O presidente da República, Jair Bolsonaro (sem partido), conversou com apoiadores na manhã de ontem e chamou de "idiotas" aqueles que seguem as medidas restritivas de combate ao novo coronavírus, como o isolamento social. Bolsonaro aproveitou para elogiar o agronegócio brasileiro que, segundo o capitão, não parou durante a pandemia da covid-19 e garantiu alimentação para aqueles que não saíram de casa.


"O agro realmente não parou. Tem uns idiotas aí, o 'fique em casa'. Tem alguns idiotas que até hoje ficam em casa. Se o campo tivesse ficado em casa, esse cara tinha morrido de fome, esse idiota tinha morrido de fome. Daí, ficam reclamando de tudo", declarou o presidente.


A declaração foi feita para apoiadores que estiveram no Palácio da Alvorada, que endossaram as falas de Jair Bolsonaro. O presidente Jair Bolsonaro afirmou ontem também que é "imorrível" e "incomível", além de "imbrochável", termo que já utilizou outras vezes. 


“Fica tranquilo. Olha, já falei que sou imorrível, já falei que sou imbrochável e também sou incomível”, disse. O presidente costuma repetir desde o primeiro ano de governo que é "imbrochável". Ele usou o termo, por exemplo, durante manifestação de apoiadores do seu governo em Brasília no sábado. “Não foi, não está sendo e sei que não será fácil. Mas o que esses caras não entendem é que eu sou imbrochável”, ao discursar no protesto.


Filiação


Em busca de um partido para disputar a reeleição em 2022, o presidente Jair Bolsonaro não deve mais optar pelo PRTB, com quem negociava. A presidente nacional da sigla, Aldineia Fidelix, negou entregar a Bolsonaro o comando da legenda, condição imposta por ele para se filiar. A decisão da viúva de Levy Fidelix, que morreu no mês passado, inviabiliza a entrada de Bolsonaro no partido, segundo afirmaram ao Estadão interlocutores do presidente. 


A conversa com Bolsonaro era conduzida pelos filhos de Levy, fundador do partido, após a morte do pai. O fator determinante para a filiação de Bolsonaro seria a disposição da legenda em dar carta branca a ele para alterar o comando de diretórios estaduais e ter peso nas decisões da Executiva Nacional. Essa condição, porém, não foi aceita por Aldineia.

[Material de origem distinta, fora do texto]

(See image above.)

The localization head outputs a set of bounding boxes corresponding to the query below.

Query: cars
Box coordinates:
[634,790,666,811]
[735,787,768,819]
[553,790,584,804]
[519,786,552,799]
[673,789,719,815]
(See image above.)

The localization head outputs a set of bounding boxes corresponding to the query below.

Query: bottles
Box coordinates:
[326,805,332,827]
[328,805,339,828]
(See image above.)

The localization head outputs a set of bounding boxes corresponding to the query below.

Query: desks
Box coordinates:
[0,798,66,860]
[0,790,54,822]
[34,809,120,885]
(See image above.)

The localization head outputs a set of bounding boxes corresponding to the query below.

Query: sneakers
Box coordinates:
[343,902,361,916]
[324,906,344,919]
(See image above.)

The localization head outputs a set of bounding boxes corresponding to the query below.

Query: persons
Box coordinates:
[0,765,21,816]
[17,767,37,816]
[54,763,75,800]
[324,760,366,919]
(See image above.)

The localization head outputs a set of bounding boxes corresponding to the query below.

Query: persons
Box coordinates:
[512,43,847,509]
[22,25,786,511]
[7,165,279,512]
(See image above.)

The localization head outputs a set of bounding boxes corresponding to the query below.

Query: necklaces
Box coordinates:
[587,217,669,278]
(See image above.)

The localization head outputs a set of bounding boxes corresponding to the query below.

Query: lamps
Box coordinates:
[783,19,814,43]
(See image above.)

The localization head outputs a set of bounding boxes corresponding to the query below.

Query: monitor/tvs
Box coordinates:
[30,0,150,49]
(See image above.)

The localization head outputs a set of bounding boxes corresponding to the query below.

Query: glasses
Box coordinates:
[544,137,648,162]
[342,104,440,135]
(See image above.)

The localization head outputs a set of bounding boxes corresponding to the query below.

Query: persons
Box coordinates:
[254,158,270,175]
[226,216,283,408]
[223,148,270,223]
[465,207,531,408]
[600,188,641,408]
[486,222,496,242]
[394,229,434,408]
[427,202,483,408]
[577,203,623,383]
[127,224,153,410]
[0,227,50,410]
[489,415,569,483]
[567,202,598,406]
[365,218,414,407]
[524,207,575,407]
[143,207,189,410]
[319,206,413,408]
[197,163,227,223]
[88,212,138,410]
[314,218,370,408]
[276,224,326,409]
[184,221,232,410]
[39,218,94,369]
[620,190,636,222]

Em abril, Bolsonaro recebeu os três filhos de Levy Fidelix em Brasília, uma semana após a morte do até então presidente da legenda. Levy Filho, Karina e Lívia estiveram no Palácio da Alvorada em uma reunião que também contou com a presença de Karina Kufa, advogada eleitoral do presidente, e do ministro do Turismo, Gilson Machado.


Levy Filho, que é secretário-geral do PRTB, e desempenha o papel de articulador político da sigla, era o mais entusiasta da ideia de filiar Bolsonaro no partido, que não tem nenhum representante no Congresso e é considerado nanico. Ele se dispôs a dar total controle da sigla ao presidente da República. No entanto, a irmã Karina Fidelix resistia. Ela tem pretensões de exercer, ao lado do marido, Rodrigo Tavares, presidente do PRTB-SP, o comando da legenda. Livia, por sua vez, não demonstrou ter opinião fechada sobre dar ou não o aval a Bolsonaro para tomar o PRTB da família. Auxiliares do presidente da República afirmaram que não faria sentido Bolsonaro ir para um partido pequeno e não ter o total controle sobre ele.